Asbestos is a group of durable and fire-resistant mineral fibers that has been mined and widely utilized in the past in industries such as automotive, and construction. Through the years, many asbestos-containing products have been removed from houses and buildings as exposure to these fibrous materials may potentially cause respiratory problems, and even cancer. However, living in a home with intact asbestos does not necessarily pose a health hazard.
Asbestos generally becomes a threat when it begins to deteriorate over time, or gets disturbed or damaged. If asbestos is disturbed, its thin microscopic fibers are released into the air, which can stay around your home for years. Once inhaled, these tiny fibers can get trap and build up in your lungs. When these accumulate, they can lead to severe health problems over time. Asbestos exposure can pose serious health issues like:
* Mesothelioma, a kind of cancer that affects the lungs and the abdominal cavity lining.
* Asbestos is, an inflammatory lung condition that permanently scars the lung tissue due to coughing, causing shortness of breath.
* Lung cancer and other lung illnesses such as the thickening of the membranes around the lungs, pleural plaques (changes in the membranes that surround the lungs), and pleural effusions (unusual fluid collections between the lungs and the chest wall).
What are the symptoms?
Symptoms of asbestos exposure vary depending on the particular health problem, but the respiratory tract is its most common target.

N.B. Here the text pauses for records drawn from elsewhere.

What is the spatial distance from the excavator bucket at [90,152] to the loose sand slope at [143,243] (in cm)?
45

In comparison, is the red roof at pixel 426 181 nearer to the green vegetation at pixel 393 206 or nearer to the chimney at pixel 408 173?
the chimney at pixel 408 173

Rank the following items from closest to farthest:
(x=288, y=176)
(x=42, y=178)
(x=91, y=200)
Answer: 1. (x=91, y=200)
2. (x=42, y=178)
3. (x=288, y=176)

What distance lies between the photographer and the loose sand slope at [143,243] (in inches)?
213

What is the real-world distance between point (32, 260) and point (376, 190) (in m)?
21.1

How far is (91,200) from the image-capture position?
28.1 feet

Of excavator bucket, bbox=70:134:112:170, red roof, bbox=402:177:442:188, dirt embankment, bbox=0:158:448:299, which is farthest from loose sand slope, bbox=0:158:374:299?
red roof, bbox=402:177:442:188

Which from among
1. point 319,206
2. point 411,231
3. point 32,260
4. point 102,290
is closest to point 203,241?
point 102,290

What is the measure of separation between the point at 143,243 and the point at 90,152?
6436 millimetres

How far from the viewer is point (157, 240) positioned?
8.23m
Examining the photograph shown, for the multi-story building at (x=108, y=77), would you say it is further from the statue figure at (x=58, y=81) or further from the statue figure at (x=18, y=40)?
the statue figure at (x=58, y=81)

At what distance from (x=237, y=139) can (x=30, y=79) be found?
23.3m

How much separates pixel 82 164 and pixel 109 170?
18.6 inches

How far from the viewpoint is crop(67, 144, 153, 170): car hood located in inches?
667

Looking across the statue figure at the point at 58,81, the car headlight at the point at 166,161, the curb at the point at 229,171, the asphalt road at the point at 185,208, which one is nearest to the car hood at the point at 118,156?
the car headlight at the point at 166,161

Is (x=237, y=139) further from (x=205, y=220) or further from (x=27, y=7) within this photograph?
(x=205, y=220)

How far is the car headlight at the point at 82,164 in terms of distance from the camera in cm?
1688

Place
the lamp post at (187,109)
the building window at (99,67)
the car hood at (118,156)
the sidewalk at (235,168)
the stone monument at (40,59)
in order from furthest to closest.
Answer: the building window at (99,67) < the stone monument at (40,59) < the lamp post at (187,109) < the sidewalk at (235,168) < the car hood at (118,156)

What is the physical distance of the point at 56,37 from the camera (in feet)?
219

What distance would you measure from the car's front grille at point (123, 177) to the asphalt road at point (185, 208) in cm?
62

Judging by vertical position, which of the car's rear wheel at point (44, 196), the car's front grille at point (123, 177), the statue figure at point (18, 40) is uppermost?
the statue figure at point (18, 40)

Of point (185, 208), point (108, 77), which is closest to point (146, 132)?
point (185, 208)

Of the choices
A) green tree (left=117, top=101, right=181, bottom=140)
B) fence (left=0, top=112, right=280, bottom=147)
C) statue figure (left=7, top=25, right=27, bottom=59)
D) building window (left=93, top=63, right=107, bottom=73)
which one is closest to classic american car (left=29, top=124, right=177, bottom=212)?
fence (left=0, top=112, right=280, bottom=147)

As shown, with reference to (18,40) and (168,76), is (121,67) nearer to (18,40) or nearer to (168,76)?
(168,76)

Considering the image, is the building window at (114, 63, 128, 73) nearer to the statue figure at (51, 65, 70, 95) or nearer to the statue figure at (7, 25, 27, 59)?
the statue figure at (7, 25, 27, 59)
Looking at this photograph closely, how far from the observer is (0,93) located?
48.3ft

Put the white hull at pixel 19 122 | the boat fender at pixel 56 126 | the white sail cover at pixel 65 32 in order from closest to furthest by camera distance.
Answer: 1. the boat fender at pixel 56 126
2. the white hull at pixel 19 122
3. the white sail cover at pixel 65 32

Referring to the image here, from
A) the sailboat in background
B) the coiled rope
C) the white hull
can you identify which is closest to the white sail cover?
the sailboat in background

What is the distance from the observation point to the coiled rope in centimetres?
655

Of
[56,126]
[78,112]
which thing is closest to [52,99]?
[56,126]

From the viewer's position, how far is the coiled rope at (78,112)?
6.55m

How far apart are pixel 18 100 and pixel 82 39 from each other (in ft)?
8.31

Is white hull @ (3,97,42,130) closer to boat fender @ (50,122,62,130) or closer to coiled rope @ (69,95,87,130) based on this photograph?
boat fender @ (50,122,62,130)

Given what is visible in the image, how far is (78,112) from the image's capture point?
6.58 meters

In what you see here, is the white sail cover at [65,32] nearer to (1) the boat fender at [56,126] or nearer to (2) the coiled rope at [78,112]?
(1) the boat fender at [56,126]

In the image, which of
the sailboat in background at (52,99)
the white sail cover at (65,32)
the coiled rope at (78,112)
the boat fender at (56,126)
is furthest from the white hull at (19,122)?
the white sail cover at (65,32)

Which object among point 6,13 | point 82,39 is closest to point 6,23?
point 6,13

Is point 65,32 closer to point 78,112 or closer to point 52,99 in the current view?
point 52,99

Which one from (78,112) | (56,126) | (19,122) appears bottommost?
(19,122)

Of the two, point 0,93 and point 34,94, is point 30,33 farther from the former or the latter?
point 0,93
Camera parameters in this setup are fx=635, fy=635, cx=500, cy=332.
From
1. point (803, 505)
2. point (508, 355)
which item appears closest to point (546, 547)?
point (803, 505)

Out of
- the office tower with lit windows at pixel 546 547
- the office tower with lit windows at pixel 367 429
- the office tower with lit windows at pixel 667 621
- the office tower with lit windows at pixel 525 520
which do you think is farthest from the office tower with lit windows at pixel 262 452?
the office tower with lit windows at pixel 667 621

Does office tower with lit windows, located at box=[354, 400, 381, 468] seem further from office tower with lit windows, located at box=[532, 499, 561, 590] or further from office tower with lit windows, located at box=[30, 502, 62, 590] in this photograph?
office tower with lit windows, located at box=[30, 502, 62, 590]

Symptoms of asbestosis may include shortness of breath, chest pain, chest tightness, loss of appetite, persistent cough with mucus, as well as dry, crackling sound in the lungs when inhaling. Lung cancer, on the other hand, has symptoms that may include coughing up blood, persistent chest pain, wheezing, hoarseness, unexplained weight loss, anemia, and shortness of breath or difficulty breathing.
Meanwhile, mesothelioma’s main symptoms are chest pain and shortness of breath. Other symptoms include bowel obstruction, weight loss, abnormalities in blood clotting, fever, anemia, as well as swelling and pain in the abdomen.
There are many medical conditions that share these symptoms, so suffering from one or several of these does not mean that you have asbestos-related health issue. If you are experiencing some symptoms mentioned above, it would be best to see your doctor.
Where can asbestos be found?
Due to federal regulations, production of materials containing asbestos has been limited. It has even been banned in selected countries, but a few products still use asbestos, including construction materials like cement roofing, insulation, and vinyl, as well as automotive parts like brake pads and gaskets.
Asbestos may be found in a number of places, and asbestos exposure may occur almost anywhere, from your workplace to your home. However, if asbestos fibers are enclosed properly within a product, there would not be any significant risk for your health. With asbestos, potential hazards occur only when the fibers are inhaled.
If you think you have exposed asbestos in your home, call a professional to deal with it safely and properly to eliminate any potential threat to your health.